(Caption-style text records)
---+---
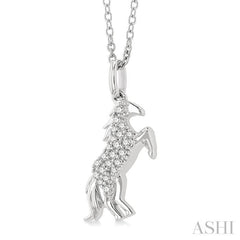 1/8 ctw Petite Horse Round Cut Diamond Fashion Pendant With Chain in 10K White Gold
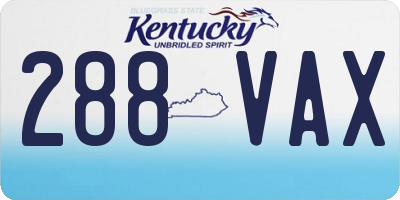 KY license plate 288VAX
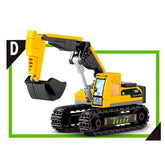 Set de construcción Bulldozer Grúa x4 juguetes armables educativos para niños con 4 modelos de grúas amarillas.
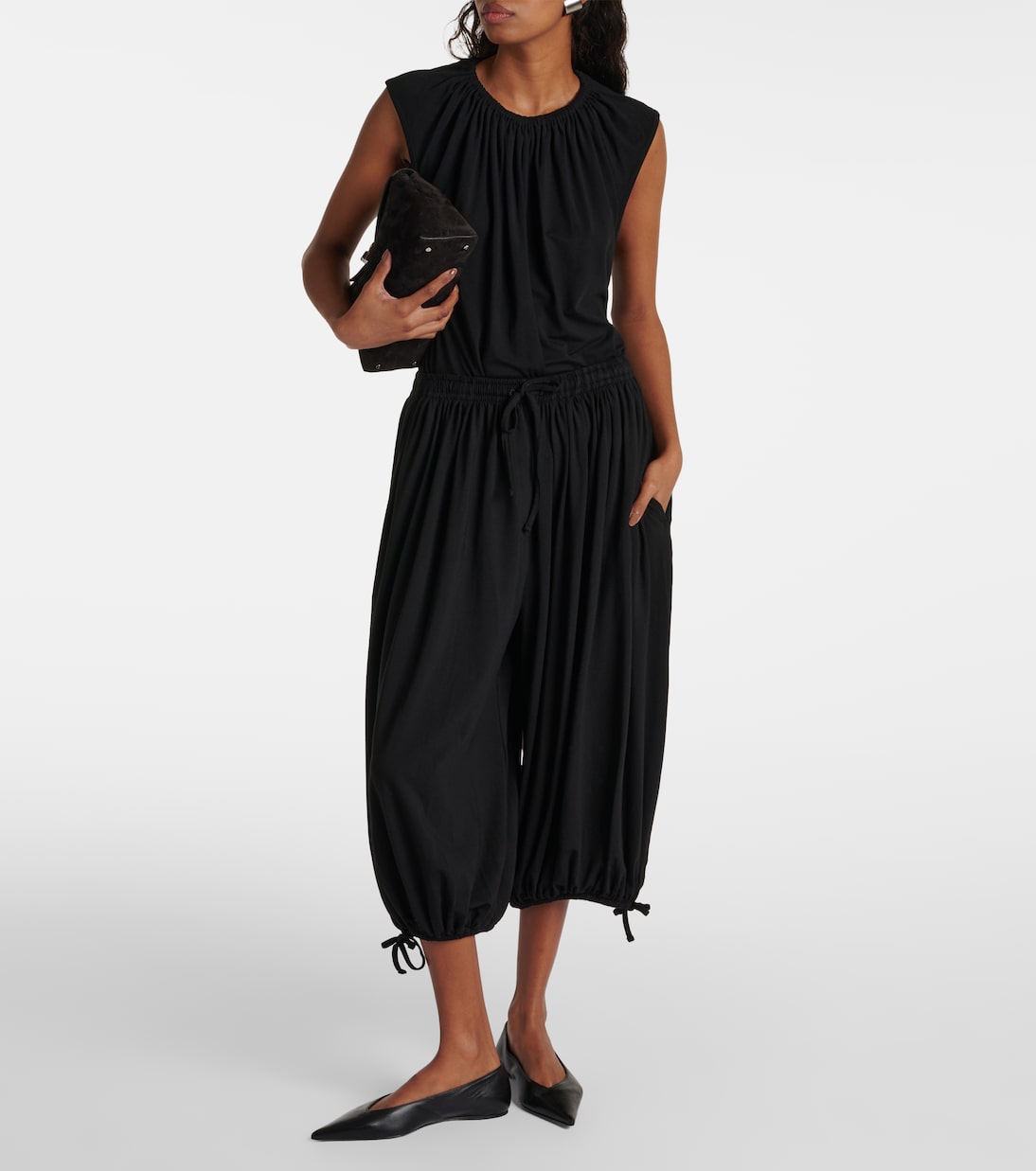 Gathered cropped jersey tapered pants | Toteme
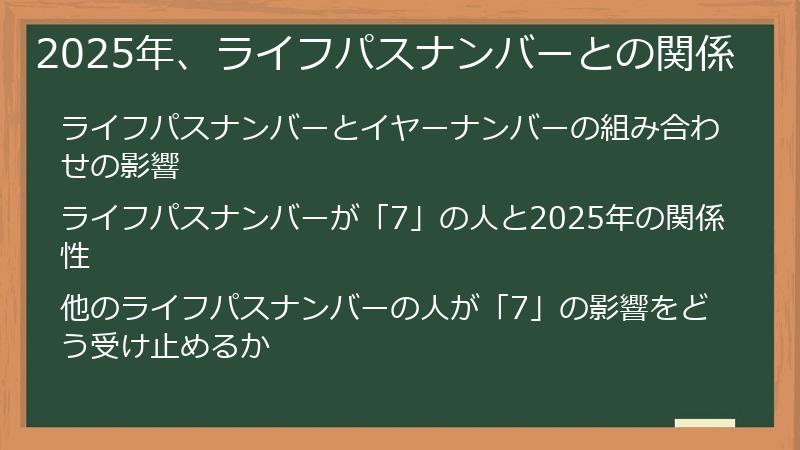 2025年、ライフパスナンバーとの関係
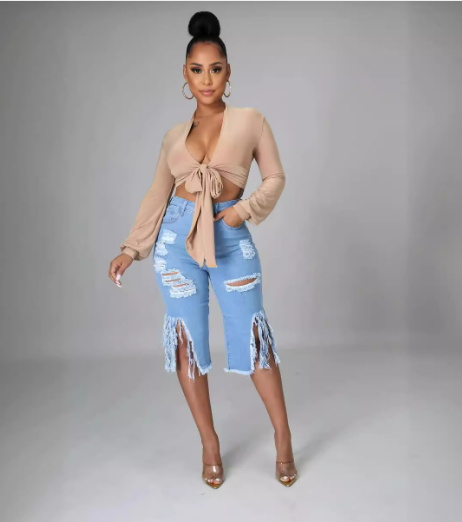 Ladies Stretch Denim Shorts with Fringe and Rips (One Piece)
---+---
TASK DIRECTIONS - Format the text lines from every record above as a numbered list, skipping any blank lines and leaving out the pictures.

TASK ANSWER -
1.  1/8 ctw Petite Horse Round Cut Diamond Fashion Pendant With Chain in 10K White Gold
2.  KY license plate 288VAX
3.  Set de construcción Bulldozer Grúa x4 juguetes armables educativos para niños con 4 modelos de grúas amarillas.
4.  Gathered cropped jersey tapered pants | Toteme
5.  2025年、ライフパスナンバーとの関係
6.  Ladies Stretch Denim Shorts with Fringe and Rips (One Piece)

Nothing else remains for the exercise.